Trecho de origem –
= = = = =

As Aventuras de Gabi nas Terras do Estrogênio — Centésima Septuagésima Segunda Semana
Medo, asco e sobrevivência
O meu maior medo antes de começar a terapia hormonal não foi a possibilidade de ter resultados pífios, nem mesmo os efeitos colaterais da medicação me assustavam, mas sim de a minha sexualidade mudar. Não eram raros os relatos, nos fóruns que frequentava à época, de meninas que passaram a se sentir romântica e sexualmente atraídas por homens, depois de começarem com o estrogênio. Ficava apavorada só de pensar. Um nojo descomunal se apossava de mim. Claro, tudo não passava de uma coletânea de evidências anedóticas que as próprias meninas não atribuíam unicamente ao estrogênio, porém a uma conjunção de fatores envolvendo, em particular, a liberdade de se expressarem. De fato, elas mesmas levantavam a possibilidade de esses desejos estarem apenas soterrados em um misto de homofobia e transfobia, e afloraram com a transição. Mesmo assim, o medo estava lá.
Vocês não imaginam o alívio que senti, quando percebi que minha atração continuava única e exclusivamente voltada a mulheres. Por sinal, passei por umas situações bem engraçadas com algumas amigas me mostrando fotos de homens, que elas julgavam atraentes, mas que não despertavam nada em mim que não nojo, desprezo, asco. A gente ria, porém eu não deixava de me preocupar com essa reação gutural que se apossava de mim. Não era algo saudável. Levei para a terapia e, num primeiro momento, a conclusão era de ser uma reação remanescente da minha antiga relação com o meu corpo. Aquele mesmo que, durante a adolescência errada, mudou sem o meu consentimento e foi desfigurado sob a ação da testosterona. Precisava trabalhar isso.
A própria terapia hormonal ajudou muito nesse processo de aceitação do meu corpo ao atenuar e, em alguns casos, até mesmo reverter as cicatrizes deixadas pelo envenenamento por testosterona. Demorou, mas, eventualmente, deixei de ver aquela sombra execrável toda vez que me olhava no espelho. A terrível masculinidade não estava mais à espreita. Enfim, livre desse fantasma do meu passado. Era quase como se ele nunca tivesse existido. Talvez, tivesse deixado também de sentir nojo por homens. Ledo engano, disso eu não tinha me livrado. Era uma sensação bem menos nauseante do que a de outrora, mas ainda estava lá. Por que? O que seria então a fonte de tamanho e persistente asco.
A ficha caiu essa semana: trauma. Ter sido forçada a conviver na intimidade de homens, dividindo banheiros e vestiários, e, por isso, vislumbrar a parte mais execrável de seus âmagos. Parece que, nesses ambientes, eles se despem também de todo o pudor. É uma competição atroz pelo posto de alfa. Para ganhar não basta exibir o maior falo, precisa ser capaz de subjugar os outros com os troféus de suas conquistas. Mulher é objeto: você usa, exibe e descarta. Estupros são narrados como vitórias. E se você não tem uma história para compartilhar, melhor calar e consentir para não virar alvo das piadinhas, chacotas e agressões. É um ambiente deveras abjeto: não bastasse toda essa misoginia, há também, homofobia e transfobia descaradas. Viados e travecos não são sequer gente e precisam ser eliminados de forma exemplar. Lembro vividamente de como exaltaram os moleques que espancaram um homem gay com lâmpadas fluorescentes. Tive que me calar para não me tornar a próxima vítima.

= = = = =

Objeto da tarefa –
Indique se cada afirmação a seguir está de acordo com o trecho de origem acima. Responda sim ou não e cite literalmente as palavras do trecho que decidem a questão: (a) o maior medo antes de iniciar a terapia hormonal eram os efeitos colaterais da medicação; (b) na terapia, a primeira conclusão foi a de que o nojo era uma reação remanescente da antiga relação com o próprio corpo; (c) depois da terapia hormonal, o nojo por homens desapareceu por completo.

Linhas fornecidas –
= = = = =

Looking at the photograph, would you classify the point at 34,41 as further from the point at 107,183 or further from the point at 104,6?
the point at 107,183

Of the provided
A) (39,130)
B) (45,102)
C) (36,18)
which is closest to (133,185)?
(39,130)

= = = = =

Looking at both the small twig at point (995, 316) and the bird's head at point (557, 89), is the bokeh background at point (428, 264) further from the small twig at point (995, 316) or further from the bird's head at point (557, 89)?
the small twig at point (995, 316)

= = = = =

Resultado da tarefa –
(a) Não: "nem mesmo os efeitos colaterais da medicação me assustavam, mas sim de a minha sexualidade mudar".
(b) Sim: "num primeiro momento, a conclusão era de ser uma reação remanescente da minha antiga relação com o meu corpo".
(c) Não: "Ledo engano, disso eu não tinha me livrado."